L’entreprise Qotmii est basée au Québec. Elle a été fondée en 2019. Auparavant, sa maison-mère Filteris fondée par Jérôme Coutard proposait déjà des prédictions pour les élections.
Sur son site officiel, Qotmii explique que son classement reflète le « potentiel électoral » de chaque candidat. Il est généré par une intelligence artificielle.
La firme présente son outil comme « un moteur de recherche » et un « simplificateur de tendances à la frontière des neurosciences, du marketing et de la psychologie sociale ».
L’intérêt de Qotmii, outil très fin, c’est qu’il change la donne dès lors qu’on s’intéresse à la hiérarchie officielle des sondages, dont on sait qu’ils sont globalement des prophéties auto-réalisatrices. Par exemple, Macron veut une finale avec Marine. Mais Macron est-il forcément au second tour ? D’après tous les sondeurs, oui. Nous, et pas que nous, avons un peu de mal à penser qu’un quart des électeurs actifs fait encore confiance à l’homme du désastre permanent. Mais bon, un pays peut devenir masochiste, surtout quand on le maltraite à ce point.
Pour faire court, Qotmii donne Macron en 1, Zemmour en 2 et Marine en 3.

CONSIGNES À SUIVRE:
a – Répondez à ces questions sur l'extrait consacré à Qotmii :
(i) En quelle année Qotmii a-t-elle été fondée ?
(ii) Qui a fondé Filteris, la maison-mère ?
(iii) Quel candidat Qotmii classe-t-il en deuxième position ?
b – Rédigez la suite de l'extrait sur Qotmii, en partant de sa dernière phrase.
Le listing qui suit n'a aucun lien avec l'extrait.

ENTRÉES DU CORPUS:
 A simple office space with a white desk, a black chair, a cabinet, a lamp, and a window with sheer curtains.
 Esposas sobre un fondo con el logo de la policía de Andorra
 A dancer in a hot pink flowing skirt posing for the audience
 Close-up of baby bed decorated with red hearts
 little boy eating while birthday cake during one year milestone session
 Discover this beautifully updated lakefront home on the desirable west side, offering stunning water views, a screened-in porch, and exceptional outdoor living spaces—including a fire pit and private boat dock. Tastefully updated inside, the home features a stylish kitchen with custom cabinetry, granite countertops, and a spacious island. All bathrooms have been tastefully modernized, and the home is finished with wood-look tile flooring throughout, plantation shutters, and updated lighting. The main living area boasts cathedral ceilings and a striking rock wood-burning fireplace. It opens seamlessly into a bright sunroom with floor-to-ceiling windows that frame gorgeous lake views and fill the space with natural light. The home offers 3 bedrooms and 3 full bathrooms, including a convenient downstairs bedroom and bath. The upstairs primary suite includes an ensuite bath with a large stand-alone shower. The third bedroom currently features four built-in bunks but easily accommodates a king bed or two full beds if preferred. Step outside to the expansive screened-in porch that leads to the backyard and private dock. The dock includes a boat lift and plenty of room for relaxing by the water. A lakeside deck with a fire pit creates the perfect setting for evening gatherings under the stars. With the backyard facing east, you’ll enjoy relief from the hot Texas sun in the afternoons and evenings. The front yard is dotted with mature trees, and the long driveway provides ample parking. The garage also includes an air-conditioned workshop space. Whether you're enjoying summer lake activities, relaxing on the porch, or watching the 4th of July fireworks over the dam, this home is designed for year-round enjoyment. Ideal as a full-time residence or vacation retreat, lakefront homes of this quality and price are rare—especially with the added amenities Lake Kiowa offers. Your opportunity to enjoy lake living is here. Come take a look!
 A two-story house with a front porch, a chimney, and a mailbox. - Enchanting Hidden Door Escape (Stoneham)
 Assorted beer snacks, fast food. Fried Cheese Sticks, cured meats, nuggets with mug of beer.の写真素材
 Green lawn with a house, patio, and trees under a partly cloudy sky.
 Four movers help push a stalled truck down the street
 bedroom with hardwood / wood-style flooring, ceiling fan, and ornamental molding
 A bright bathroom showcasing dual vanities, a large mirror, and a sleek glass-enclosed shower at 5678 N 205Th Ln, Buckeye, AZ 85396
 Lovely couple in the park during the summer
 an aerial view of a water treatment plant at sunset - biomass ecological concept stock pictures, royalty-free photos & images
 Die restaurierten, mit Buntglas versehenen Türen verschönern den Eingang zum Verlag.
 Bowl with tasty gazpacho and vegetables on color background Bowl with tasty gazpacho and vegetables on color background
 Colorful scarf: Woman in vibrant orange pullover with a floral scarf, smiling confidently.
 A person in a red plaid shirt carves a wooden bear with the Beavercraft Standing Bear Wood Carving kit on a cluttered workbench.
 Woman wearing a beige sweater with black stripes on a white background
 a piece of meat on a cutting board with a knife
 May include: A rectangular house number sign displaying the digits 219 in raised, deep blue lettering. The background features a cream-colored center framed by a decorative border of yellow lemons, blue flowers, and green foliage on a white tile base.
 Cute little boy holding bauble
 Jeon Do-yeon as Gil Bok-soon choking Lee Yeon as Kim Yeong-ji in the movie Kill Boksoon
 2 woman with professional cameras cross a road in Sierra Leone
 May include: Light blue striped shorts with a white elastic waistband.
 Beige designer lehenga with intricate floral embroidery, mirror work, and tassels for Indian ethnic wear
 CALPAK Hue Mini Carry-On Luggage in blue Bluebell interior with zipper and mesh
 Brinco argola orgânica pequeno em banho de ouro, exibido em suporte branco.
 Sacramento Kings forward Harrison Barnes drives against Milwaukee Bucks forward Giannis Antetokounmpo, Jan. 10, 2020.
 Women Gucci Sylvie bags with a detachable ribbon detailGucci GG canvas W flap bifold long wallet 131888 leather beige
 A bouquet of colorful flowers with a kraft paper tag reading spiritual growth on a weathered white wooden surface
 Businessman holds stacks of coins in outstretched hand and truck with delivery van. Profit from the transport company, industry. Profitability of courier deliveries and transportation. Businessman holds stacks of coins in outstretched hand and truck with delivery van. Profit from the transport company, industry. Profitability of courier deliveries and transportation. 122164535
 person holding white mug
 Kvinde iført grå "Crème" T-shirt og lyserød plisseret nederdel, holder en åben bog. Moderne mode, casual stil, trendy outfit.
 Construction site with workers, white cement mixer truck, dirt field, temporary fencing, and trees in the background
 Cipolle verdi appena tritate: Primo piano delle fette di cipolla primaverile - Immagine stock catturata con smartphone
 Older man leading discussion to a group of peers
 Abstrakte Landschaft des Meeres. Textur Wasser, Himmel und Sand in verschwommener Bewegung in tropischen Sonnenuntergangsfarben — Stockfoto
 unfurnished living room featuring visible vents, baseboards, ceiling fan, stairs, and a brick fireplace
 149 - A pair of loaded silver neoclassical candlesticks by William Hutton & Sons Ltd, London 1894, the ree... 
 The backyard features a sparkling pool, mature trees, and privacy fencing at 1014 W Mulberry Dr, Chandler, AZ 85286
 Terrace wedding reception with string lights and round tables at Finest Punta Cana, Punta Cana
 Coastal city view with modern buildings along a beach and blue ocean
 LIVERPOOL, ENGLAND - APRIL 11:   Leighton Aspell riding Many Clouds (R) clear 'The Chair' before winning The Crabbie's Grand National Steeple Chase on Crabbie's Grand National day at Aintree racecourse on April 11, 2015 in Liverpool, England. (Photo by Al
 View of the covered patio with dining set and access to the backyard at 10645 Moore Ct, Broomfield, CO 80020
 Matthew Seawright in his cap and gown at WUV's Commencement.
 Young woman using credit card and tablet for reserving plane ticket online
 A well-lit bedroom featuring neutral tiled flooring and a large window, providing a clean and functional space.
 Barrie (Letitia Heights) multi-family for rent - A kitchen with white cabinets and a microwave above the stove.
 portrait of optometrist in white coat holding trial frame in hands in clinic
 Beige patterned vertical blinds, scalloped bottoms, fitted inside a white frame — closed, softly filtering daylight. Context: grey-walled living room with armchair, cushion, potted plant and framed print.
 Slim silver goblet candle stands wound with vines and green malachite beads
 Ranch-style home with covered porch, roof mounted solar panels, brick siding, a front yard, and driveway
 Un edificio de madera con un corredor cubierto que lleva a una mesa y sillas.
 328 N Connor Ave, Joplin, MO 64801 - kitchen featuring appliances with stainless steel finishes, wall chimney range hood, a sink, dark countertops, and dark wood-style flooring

RÉPONSES:
a –
(i) En 2019.
(ii) Jérôme Coutard.
(iii) Zemmour.

b –
D’après notre flair politique, Macron ne peut pas avoir 25, mais il est juge et partie... On aurait donc Zemmour, Marine et Méluche dans la botte, ce qui semble raisonnable, au vu des programmes, des personnalités, des campagnes et des meetings. On a vu Macron à l’Arena, rien à voir avec Méluche à Lyon et Marseille, ou Zemmour au Troca. Quant à Marine, le gros de son vote est caché, donc surprise possible. Pour Qotmii (on dirait qu’on parle à un robot, comme dans 2001 l’Odyssée de l’espace), elle se rapproche de plus en plus de Zemmour.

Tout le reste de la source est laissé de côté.